_Articolo_:
--------

Viaggio a Taranto, per antiche rotte

Nessuna confusione fra terra e mare, nella circostanza il “veicolo” non è una barchetta a vela, bensì un’autovettura Golf. L’accezione “rotte” sta, dunque, semplicemente per percorsi stradali e, però, non aderenti alle direttrici più scorrevoli e veloci solitamente seguite adesso, ma ricalcanti le tratte d’una volta, quelle coperte dai meno consistenti eserciti di automobili di una sessantina d’anni addietro.
Correvano i tempi delle nutrite migrazioni stagionali, dalle plaghe del Basso Salento, o Capo, verso gli ampi tratti di terreni pianeggianti, qua e là irrigui, ubicati fra il confine a ovest dell’agro tarantino e l’attigua provincia di Matera, specie sulla fascia costiera prossima allo Ionio, da Metaponto a Nuova Siri.
Lo scopo dei “cafoni” che si spostavano era di attendere, in regime di mezzadria, a rilevanti campagne o programmi di coltivazione del tabacco, iniziative, con annessi patimenti e sacrifici, indispensabili per riuscire a dare una dote alle figlie femmine e a tirar su l’abitazione, o “fabbrico”, per i maschi.
In genere, i primi a lasciare il Tacco, fra gennaio e febbraio, erano i capi famiglia, accompagnati da uno o due figli, i quali si occupavano della preparazione dei vivai (ruddre), con la caratteristica e immancabile abitudine di mettere a dimora, sui morbidi rialzi perimetrali, centinaia o migliaia di piantine di lattuga, che, una volta cresciute, avrebbero conferito un non trascurabile contributo alle occorrenze della tavola e/o della stessa dieta alimentare.
Ma il processo emigratorio di maggiore portata, coinvolgente gli interi nuclei con il conseguente completo svuotamento delle case salentine, aveva luogo a fine aprile, quando occorreva provvedere alla piantagione del tabacco, alla successiva “sarchiatura” e, dopo di che attendere la crescita e la maturazione, effettuare la raccolta delle foglie in più serie o fasi (la 1^, la 2^, la 3^ e la 4^), curarne man mano l’infilatura e la lenta essiccazione sotto il sole, sino al confezionamento dei “chiuppi”, appesi ordinatamente al soffitto di grandi capannoni coperti e arieggiati, nelle more dello stivaggio della preziosa materia prima in capienti casse di legno a strisce, da consegnarsi o conferirsi agli opifici o manifatture o magazzini per la lavorazione finale.

--------

_Materiale mostrato_:
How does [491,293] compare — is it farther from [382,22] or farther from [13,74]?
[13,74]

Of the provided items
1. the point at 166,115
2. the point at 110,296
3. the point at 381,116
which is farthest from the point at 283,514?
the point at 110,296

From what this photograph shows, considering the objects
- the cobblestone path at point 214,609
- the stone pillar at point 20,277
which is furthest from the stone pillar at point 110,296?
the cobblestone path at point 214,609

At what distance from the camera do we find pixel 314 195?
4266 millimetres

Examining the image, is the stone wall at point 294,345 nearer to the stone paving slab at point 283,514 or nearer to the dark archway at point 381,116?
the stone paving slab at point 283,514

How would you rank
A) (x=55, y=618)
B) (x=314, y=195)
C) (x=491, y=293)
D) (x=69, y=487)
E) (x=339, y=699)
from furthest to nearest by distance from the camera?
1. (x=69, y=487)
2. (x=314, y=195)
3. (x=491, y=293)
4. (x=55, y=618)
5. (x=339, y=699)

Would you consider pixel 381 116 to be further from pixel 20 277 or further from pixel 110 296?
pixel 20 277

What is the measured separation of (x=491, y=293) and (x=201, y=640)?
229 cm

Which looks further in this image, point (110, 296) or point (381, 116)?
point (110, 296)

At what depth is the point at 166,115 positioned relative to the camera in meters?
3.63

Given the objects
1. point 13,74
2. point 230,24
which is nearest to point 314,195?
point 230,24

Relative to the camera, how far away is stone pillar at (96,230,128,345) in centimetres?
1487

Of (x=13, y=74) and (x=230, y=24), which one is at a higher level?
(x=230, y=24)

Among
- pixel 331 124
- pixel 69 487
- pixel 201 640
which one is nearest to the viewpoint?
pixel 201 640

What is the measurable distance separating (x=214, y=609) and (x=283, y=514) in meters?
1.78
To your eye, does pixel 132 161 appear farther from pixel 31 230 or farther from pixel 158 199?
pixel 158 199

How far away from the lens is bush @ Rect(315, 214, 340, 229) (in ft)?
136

--------

_Cosa farai_:
• A. Secondo l'articolo, in quali mesi i capi famiglia lasciavano per primi il Tacco?
• B. Ricopia il passo dell'articolo che comincia con "Lo scopo dei" e termina con "stessa dieta alimentare.".

_Le risposte_:
• A. Fra gennaio e febbraio.

• B.
Lo scopo dei “cafoni” che si spostavano era di attendere, in regime di mezzadria, a rilevanti campagne o programmi di coltivazione del tabacco, iniziative, con annessi patimenti e sacrifici, indispensabili per riuscire a dare una dote alle figlie femmine e a tirar su l’abitazione, o “fabbrico”, per i maschi.
In genere, i primi a lasciare il Tacco, fra gennaio e febbraio, erano i capi famiglia, accompagnati da uno o due figli, i quali si occupavano della preparazione dei vivai (ruddre), con la caratteristica e immancabile abitudine di mettere a dimora, sui morbidi rialzi perimetrali, centinaia o migliaia di piantine di lattuga, che, una volta cresciute, avrebbero conferito un non trascurabile contributo alle occorrenze della tavola e/o della stessa dieta alimentare.